[Exercise aim] Copy out every line of the items below, keeping each word and number unchanged.

-- START OF Provided records --

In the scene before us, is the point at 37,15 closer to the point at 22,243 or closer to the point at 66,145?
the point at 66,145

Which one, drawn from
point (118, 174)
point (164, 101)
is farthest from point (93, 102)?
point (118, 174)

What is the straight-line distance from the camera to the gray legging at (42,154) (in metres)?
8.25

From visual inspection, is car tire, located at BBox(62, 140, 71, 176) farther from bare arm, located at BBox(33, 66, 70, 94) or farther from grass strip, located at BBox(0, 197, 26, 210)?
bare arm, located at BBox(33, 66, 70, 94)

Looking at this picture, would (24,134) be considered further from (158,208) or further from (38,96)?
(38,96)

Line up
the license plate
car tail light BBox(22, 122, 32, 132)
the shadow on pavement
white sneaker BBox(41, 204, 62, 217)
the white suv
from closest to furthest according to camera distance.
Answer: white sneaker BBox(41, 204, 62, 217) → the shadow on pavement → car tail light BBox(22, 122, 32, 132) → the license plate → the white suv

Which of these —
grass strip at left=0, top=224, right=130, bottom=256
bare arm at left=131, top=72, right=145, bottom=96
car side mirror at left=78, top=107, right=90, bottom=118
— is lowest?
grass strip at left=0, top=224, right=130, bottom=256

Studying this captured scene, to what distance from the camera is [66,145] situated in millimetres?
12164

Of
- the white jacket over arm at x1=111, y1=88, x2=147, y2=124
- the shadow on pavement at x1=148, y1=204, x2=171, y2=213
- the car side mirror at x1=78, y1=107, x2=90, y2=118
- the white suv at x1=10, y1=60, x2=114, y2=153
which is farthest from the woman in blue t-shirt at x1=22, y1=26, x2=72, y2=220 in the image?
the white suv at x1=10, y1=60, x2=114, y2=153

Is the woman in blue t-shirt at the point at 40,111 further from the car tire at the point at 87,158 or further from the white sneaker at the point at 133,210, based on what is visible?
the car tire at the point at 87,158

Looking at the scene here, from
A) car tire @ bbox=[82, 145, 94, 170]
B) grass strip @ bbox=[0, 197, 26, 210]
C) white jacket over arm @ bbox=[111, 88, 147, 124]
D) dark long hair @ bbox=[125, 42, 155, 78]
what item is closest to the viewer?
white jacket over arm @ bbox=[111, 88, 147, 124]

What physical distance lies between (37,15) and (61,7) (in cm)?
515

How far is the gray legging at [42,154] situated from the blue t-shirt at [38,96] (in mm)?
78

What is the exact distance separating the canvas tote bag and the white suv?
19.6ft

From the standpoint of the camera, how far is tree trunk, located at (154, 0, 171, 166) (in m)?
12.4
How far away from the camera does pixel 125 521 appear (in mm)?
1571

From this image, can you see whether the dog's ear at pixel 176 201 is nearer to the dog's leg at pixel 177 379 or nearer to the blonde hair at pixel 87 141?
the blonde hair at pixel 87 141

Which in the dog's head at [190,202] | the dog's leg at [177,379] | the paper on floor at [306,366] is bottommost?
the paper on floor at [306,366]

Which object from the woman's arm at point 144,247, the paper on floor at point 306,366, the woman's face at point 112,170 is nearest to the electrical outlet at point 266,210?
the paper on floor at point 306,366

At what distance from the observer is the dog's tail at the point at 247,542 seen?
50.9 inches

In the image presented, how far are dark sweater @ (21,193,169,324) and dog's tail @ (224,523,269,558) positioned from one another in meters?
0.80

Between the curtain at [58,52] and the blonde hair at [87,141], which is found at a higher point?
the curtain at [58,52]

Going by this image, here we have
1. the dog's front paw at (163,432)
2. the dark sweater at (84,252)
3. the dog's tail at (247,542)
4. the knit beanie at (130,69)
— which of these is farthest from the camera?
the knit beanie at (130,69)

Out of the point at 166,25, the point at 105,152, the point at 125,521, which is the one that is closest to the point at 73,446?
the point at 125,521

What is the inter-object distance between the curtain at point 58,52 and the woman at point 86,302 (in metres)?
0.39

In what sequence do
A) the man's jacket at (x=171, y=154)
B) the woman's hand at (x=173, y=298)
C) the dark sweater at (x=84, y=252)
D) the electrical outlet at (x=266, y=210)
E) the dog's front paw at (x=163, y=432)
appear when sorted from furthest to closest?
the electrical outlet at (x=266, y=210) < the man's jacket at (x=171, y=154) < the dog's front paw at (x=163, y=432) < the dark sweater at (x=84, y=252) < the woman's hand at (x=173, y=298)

-- END OF Provided records --

[Task response]
In the scene before us, is the point at 37,15 closer to the point at 22,243 or closer to the point at 66,145?
the point at 66,145

Which one, drawn from
point (118, 174)
point (164, 101)
is farthest from point (93, 102)?
point (118, 174)

What is the straight-line distance from the camera to the gray legging at (42,154) (in metres)?
8.25

From visual inspection, is car tire, located at BBox(62, 140, 71, 176) farther from bare arm, located at BBox(33, 66, 70, 94) or farther from grass strip, located at BBox(0, 197, 26, 210)?
bare arm, located at BBox(33, 66, 70, 94)

Looking at this picture, would (24,134) be considered further from (158,208) or further from (38,96)?
(38,96)

Line up
the license plate
car tail light BBox(22, 122, 32, 132)
the shadow on pavement
white sneaker BBox(41, 204, 62, 217)
the white suv
from closest to furthest according to camera distance.
Answer: white sneaker BBox(41, 204, 62, 217) → the shadow on pavement → car tail light BBox(22, 122, 32, 132) → the license plate → the white suv

Which of these —
grass strip at left=0, top=224, right=130, bottom=256
bare arm at left=131, top=72, right=145, bottom=96
car side mirror at left=78, top=107, right=90, bottom=118
— is lowest?
grass strip at left=0, top=224, right=130, bottom=256

Studying this captured scene, to what distance from the camera is [66,145] situated in millimetres?
12164

Of
- the white jacket over arm at x1=111, y1=88, x2=147, y2=124
- the shadow on pavement at x1=148, y1=204, x2=171, y2=213
- the car side mirror at x1=78, y1=107, x2=90, y2=118
- the white suv at x1=10, y1=60, x2=114, y2=153
which is farthest from the woman in blue t-shirt at x1=22, y1=26, x2=72, y2=220 in the image?
the white suv at x1=10, y1=60, x2=114, y2=153

Is the woman in blue t-shirt at the point at 40,111 further from the car tire at the point at 87,158 or further from the white sneaker at the point at 133,210, based on what is visible?
the car tire at the point at 87,158

Looking at the scene here, from
A) car tire @ bbox=[82, 145, 94, 170]
B) grass strip @ bbox=[0, 197, 26, 210]
C) white jacket over arm @ bbox=[111, 88, 147, 124]
D) dark long hair @ bbox=[125, 42, 155, 78]
what item is closest to the viewer?
white jacket over arm @ bbox=[111, 88, 147, 124]

What physical distance lies between (37,15) and (61,7) (in cm)?
515

How far is the gray legging at [42,154] situated from the blue t-shirt at [38,96] (in mm)?
78

What is the exact distance separating the canvas tote bag and the white suv?
19.6ft

From the standpoint of the camera, how far is tree trunk, located at (154, 0, 171, 166) (in m)?
12.4
How far away from the camera does pixel 125 521 appear (in mm)?
1571

From this image, can you see whether the dog's ear at pixel 176 201 is nearer to the dog's leg at pixel 177 379 or nearer to the blonde hair at pixel 87 141?
the blonde hair at pixel 87 141

Which in the dog's head at [190,202] | the dog's leg at [177,379] | the paper on floor at [306,366] is bottommost?
the paper on floor at [306,366]

Which object from the woman's arm at point 144,247, the paper on floor at point 306,366, the woman's face at point 112,170 is nearest to the electrical outlet at point 266,210?
the paper on floor at point 306,366

At what distance from the observer is the dog's tail at the point at 247,542 seen?
50.9 inches

In the image presented, how far are dark sweater @ (21,193,169,324) and dog's tail @ (224,523,269,558) positioned from one another in meters?
0.80

Between the curtain at [58,52] and the blonde hair at [87,141], which is found at a higher point?
the curtain at [58,52]

Going by this image, here we have
1. the dog's front paw at (163,432)
2. the dark sweater at (84,252)
3. the dog's tail at (247,542)
4. the knit beanie at (130,69)
— which of these is farthest from the camera?
the knit beanie at (130,69)

Out of the point at 166,25, the point at 105,152, the point at 125,521, which is the one that is closest to the point at 73,446?
the point at 125,521

What is the inter-object distance between the curtain at point 58,52 and the woman at point 86,302 (in metres)?
0.39

In what sequence do
A) the man's jacket at (x=171, y=154)
B) the woman's hand at (x=173, y=298)
C) the dark sweater at (x=84, y=252)
D) the electrical outlet at (x=266, y=210)
E) the dog's front paw at (x=163, y=432)
appear when sorted from furthest to closest?
the electrical outlet at (x=266, y=210) < the man's jacket at (x=171, y=154) < the dog's front paw at (x=163, y=432) < the dark sweater at (x=84, y=252) < the woman's hand at (x=173, y=298)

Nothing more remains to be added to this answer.